Il titolo balza a Wall Street ai massimi storici – L’accordo non costituisce una ammissione di colpevolezza

Gli investitori sembrano tornare a credere nella solidità di Johnson & Johnson dopo che la società ha accettato di pagare 5,5 miliardi di dollari per porre fine alle controversie legali relative alle accuse sulla cancerogenicità del suo talco per bambini. Johnson & Johnson a Wall Street ieri ha fatto segnare rialzi di oltre il 3% nel corso della seduta segnando il suo massimo storico a 275 dollari.

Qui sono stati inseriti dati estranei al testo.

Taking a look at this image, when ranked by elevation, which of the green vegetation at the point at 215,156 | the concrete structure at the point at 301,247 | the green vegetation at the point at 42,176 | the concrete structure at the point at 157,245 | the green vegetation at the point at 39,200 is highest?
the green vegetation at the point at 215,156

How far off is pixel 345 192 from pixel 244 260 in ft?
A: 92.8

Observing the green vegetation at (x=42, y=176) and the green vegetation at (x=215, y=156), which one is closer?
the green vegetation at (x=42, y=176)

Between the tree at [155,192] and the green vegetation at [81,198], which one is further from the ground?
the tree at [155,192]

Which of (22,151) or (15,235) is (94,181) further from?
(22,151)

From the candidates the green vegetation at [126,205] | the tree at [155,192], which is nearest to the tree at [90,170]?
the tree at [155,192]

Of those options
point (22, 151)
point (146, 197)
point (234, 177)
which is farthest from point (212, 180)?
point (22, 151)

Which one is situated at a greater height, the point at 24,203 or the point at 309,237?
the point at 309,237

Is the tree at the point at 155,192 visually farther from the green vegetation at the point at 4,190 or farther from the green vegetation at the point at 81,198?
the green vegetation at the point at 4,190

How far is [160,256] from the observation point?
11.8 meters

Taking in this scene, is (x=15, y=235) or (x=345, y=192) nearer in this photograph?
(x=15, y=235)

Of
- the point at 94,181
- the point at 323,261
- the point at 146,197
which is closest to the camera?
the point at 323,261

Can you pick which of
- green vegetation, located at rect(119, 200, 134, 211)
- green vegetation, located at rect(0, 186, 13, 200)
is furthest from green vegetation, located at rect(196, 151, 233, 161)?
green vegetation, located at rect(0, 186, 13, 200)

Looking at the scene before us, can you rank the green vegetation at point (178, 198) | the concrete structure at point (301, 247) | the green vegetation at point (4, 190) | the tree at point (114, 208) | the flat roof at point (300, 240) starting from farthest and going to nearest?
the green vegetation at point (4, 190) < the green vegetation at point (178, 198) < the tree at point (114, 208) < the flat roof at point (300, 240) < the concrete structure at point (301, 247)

Parliamo di uno dei più ingenti accordi nella storia della responsabilità da prodotto degli Stati Uniti, che pone fine a un susseguirsi di 76mila cause affrontate dall’azienda negli ultimi 15 anni. Il contenzioso riguarda la richiesta di risarcimento intentata da donne che accusano l’azienda di essere responsabile della presenza di amianto nel talco per bambini e che questo abbia causato loro il cancro alle ovaie. Lo scorso anno gli analisti avevano previsto che i contenziosi sarebbero potuti aumentare fino a un numero di 90mila nei prossimi anni. L’azienda si è sempre dichiarata innocente rispetto alle accuse e nega la possibilità che il talco possa essere nocivo ma ne ha interrotto la commercializzazione negli Stati Uniti nel 2020 e nel resto del mondo nel 2023. In questa occasione il gruppo ha precisato che l’accordo rappresenta «una conclusione efficiente» ma che non costituisce una ammissione di colpevolezza.

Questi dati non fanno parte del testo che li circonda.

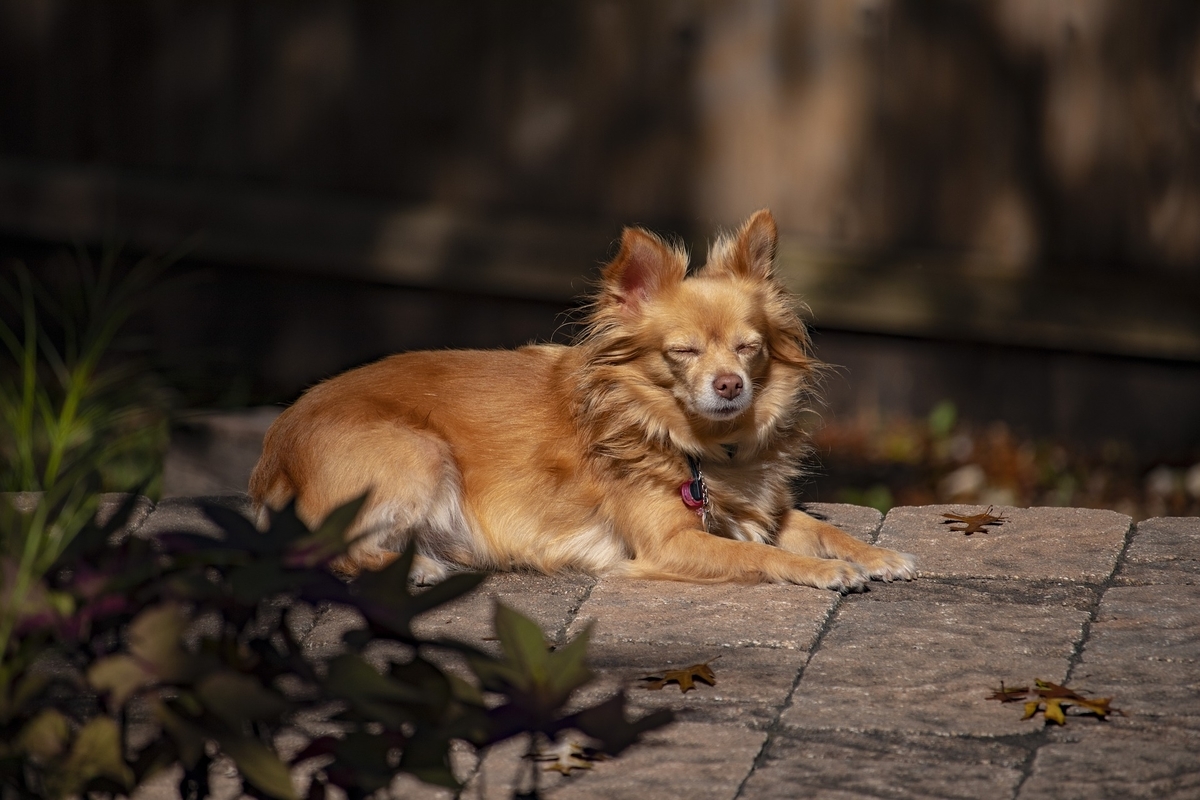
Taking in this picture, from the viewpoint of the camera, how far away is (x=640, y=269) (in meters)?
4.01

Nel mese di giugno, J&J aveva annunciato di aver accantonato 11 miliardi di dollari per risolvere la questione legale: secondo gli analisti di Bloomberg infatti se le cause avessero superato quota 90mila, la società sarebbe incorsa nel pagamento di una cifra tra i 10 e i 12 miliardi di dollari. Per un singolo risarcimento in California J&J aveva pagato lo scorso ottobre 966 milioni di dollari ma solo la settimana scorsa un giudice federale aveva espresso dubbi sulla fondatezza delle accuse di oltre 69mila casi. Il primo pagamento non è previsto prima dell’inizio del 2027, il che alleggerisce l’onere finanziario nel breve termine.

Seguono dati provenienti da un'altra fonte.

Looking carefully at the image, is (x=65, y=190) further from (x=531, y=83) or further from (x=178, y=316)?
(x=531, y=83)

La mossa si inserisce in un contesto finanziario solido per l’azienda: nei conti del 15 luglio relativi al secondo trimestre di quest’anno, J&J ha registrato un utile per azione rettificato pari a 2,90 dollari, superando le aspettative degli analisti, e ricavi per 25,31 miliardi di dollari in crescita del 6,6% su base annua. Il venire meno della pendenza legale e del danno reputazionale ad esso collegato, e i dati positivi registrati per il trimestre hanno creato il contesto perfetto perché il titolo facesse ieri aggiornare i massimi dopo un rialzo del 31% da inizio 2026 e un total return per i soci che nei 12 mesi ha raggiunto il 67 per cento.